When the bodies are at rest, the tension in the ropess just equal the weight that is suspended beneath them.

The lower body (the stick) has gravity down of m3•g=2•9.8=19.6 N and the tension (T3) in the lower string is
T3 = 19.6 N.
The rope between the climber and the dog:
T2= (m3+m2)g=32•9.8=313.6 N.
The upper rope:
T1=(m1+m2+m3)g=122•9.8=1195.6N

To find the tension in the rope holding up the climber, we can analyze the forces acting on each object in the system.

Let's start from the top and work our way down:

1. The rope holding up the climber: Let's call the tension in this rope T1. Since the climber is stationary and not accelerating, the net force acting on the climber must be zero.

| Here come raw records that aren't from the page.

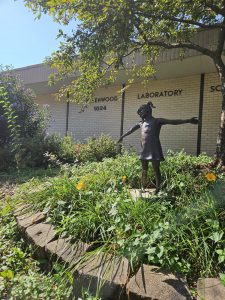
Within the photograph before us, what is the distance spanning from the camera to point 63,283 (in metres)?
3.37

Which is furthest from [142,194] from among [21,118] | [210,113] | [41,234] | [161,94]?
[161,94]

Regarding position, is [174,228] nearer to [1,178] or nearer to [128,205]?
[128,205]

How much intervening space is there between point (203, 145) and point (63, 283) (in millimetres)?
11850

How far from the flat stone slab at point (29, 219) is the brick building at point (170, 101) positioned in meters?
8.07

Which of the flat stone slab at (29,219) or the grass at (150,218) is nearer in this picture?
the grass at (150,218)

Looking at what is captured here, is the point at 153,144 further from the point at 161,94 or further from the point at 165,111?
the point at 161,94

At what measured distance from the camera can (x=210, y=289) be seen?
288cm

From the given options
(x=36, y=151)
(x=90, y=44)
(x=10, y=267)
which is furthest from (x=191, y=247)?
(x=36, y=151)

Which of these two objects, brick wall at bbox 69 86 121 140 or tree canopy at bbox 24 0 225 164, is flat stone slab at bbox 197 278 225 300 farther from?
brick wall at bbox 69 86 121 140

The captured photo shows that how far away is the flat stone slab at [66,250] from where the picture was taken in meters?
3.60

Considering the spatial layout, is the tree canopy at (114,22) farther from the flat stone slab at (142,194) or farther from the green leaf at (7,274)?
the green leaf at (7,274)

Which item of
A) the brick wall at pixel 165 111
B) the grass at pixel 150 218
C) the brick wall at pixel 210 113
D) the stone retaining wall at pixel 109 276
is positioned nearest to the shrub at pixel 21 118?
the brick wall at pixel 165 111

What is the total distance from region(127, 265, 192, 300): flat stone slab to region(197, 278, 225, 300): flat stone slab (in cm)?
10

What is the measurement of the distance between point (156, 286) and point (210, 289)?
399 mm
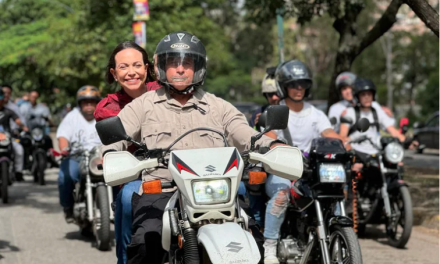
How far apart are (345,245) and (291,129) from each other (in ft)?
5.84

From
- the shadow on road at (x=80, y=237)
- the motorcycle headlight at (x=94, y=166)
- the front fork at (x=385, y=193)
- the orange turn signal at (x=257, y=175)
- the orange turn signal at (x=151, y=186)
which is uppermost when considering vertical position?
the orange turn signal at (x=257, y=175)

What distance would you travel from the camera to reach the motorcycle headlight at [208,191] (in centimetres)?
390

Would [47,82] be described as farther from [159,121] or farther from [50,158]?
[159,121]

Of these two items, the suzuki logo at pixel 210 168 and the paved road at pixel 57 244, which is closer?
the suzuki logo at pixel 210 168

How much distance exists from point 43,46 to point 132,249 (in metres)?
33.7

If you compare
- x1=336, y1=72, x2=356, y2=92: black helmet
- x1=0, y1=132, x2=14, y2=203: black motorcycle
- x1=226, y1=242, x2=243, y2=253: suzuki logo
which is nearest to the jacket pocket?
x1=226, y1=242, x2=243, y2=253: suzuki logo

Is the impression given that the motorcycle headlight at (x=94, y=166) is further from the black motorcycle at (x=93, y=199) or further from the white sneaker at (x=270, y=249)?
the white sneaker at (x=270, y=249)

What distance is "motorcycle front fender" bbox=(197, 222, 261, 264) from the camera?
3.69 m

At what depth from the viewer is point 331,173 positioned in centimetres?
612

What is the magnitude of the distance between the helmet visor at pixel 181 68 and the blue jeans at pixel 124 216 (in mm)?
738

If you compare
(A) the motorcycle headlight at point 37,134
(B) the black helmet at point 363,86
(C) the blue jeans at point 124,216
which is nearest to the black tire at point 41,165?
(A) the motorcycle headlight at point 37,134

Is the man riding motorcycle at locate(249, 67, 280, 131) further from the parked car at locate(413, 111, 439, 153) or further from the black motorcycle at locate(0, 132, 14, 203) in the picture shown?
the parked car at locate(413, 111, 439, 153)

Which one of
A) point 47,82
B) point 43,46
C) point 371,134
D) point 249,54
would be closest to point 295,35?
point 249,54

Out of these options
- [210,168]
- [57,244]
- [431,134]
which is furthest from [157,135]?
[431,134]
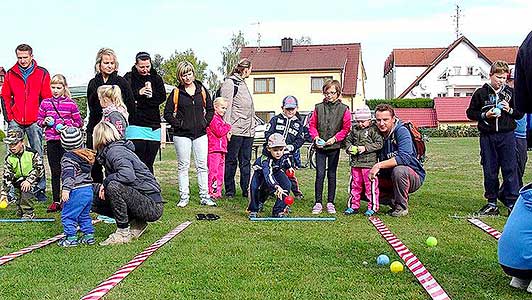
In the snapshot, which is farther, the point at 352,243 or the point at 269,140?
the point at 269,140

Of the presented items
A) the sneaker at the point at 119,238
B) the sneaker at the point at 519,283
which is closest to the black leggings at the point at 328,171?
the sneaker at the point at 119,238

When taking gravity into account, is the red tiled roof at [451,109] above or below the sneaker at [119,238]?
below

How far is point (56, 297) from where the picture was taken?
4.80m

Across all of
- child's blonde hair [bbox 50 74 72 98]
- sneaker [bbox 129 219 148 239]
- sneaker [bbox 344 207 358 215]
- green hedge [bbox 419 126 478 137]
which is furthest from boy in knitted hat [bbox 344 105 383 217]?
green hedge [bbox 419 126 478 137]

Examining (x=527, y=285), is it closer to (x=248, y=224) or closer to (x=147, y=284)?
(x=147, y=284)

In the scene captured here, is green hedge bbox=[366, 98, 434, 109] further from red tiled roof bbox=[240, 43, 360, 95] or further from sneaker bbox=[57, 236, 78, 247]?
sneaker bbox=[57, 236, 78, 247]

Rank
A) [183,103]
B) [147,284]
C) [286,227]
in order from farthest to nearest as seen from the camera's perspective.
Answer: [183,103], [286,227], [147,284]

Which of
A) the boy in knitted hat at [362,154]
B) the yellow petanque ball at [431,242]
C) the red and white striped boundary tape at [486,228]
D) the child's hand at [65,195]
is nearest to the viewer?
the yellow petanque ball at [431,242]

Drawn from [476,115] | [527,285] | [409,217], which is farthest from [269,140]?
[527,285]

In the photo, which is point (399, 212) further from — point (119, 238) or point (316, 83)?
point (316, 83)

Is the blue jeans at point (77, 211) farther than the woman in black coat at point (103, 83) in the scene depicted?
No

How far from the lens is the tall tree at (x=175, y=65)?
2044 inches

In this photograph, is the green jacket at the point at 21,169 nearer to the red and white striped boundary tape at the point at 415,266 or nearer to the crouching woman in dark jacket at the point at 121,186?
the crouching woman in dark jacket at the point at 121,186

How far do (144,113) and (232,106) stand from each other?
85.9 inches
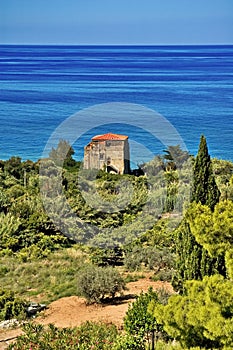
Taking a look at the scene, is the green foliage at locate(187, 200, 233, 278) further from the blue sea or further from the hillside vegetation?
the blue sea

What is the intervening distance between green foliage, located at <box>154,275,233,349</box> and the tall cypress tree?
8.32 feet

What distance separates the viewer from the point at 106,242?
13.2m

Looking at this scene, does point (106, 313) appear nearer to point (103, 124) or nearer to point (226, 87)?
point (103, 124)

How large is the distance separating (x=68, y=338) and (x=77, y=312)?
1457 mm

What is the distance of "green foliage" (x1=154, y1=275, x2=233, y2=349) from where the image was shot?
4637mm

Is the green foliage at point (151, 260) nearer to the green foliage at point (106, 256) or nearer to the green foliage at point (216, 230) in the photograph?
the green foliage at point (106, 256)

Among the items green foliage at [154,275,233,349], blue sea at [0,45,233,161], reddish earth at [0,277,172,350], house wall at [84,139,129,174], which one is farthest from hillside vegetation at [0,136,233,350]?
blue sea at [0,45,233,161]

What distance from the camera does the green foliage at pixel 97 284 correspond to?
30.2 feet

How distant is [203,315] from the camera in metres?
4.72

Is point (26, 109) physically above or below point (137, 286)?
above

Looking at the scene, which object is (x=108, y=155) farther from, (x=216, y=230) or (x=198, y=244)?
(x=216, y=230)

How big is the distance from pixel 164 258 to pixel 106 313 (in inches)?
106

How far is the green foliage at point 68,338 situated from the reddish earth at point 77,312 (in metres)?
0.35

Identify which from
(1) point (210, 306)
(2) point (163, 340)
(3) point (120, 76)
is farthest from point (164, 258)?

The forces acting on the climber are its weight (mg) and the tension in the rope (T1). The weight is given by mg = (90 kg)(9.8 m/s^2) = 882 N. Since the net force is zero, T1 - mg = 0, so T1 = mg = 882 N.

Therefore, the tension in the rope holding up the climber is 882 N.

2. The rope holding the dog: Let's call the tension in this rope T2. The forces acting on the dog are its weight (mg) and the tension in the rope (T2).

The weight of the dog is given by mg = (30 kg)(9.8 m/s^2) = 294 N.

Since the dog is hanging at a constant height, the net force acting on the dog must be zero. Therefore, T2 - mg = 0, so T2 = mg = 294 N.

3. The rope holding the stick: Let's call the tension in this rope T3. The forces acting on the stick are its weight (mg) and the tension in the rope (T3).

The weight of the stick is given by mg = (2 kg)(9.8 m/s^2) = 19.6 N.

Since the stick is hanging at a constant height, the net force acting on the stick must be zero. Therefore, T3 - mg = 0, so T3 = mg = 19.6 N.

In summary:

- The tension in the rope holding up the climber (T1) is 882 N.
- The tension in the rope holding the dog (T2) is 294 N.
- The tension in the rope holding the stick (T3) is 19.6 N.

Please note that these values assume idealized conditions and do not take into account any other forces or factors that may affect the system.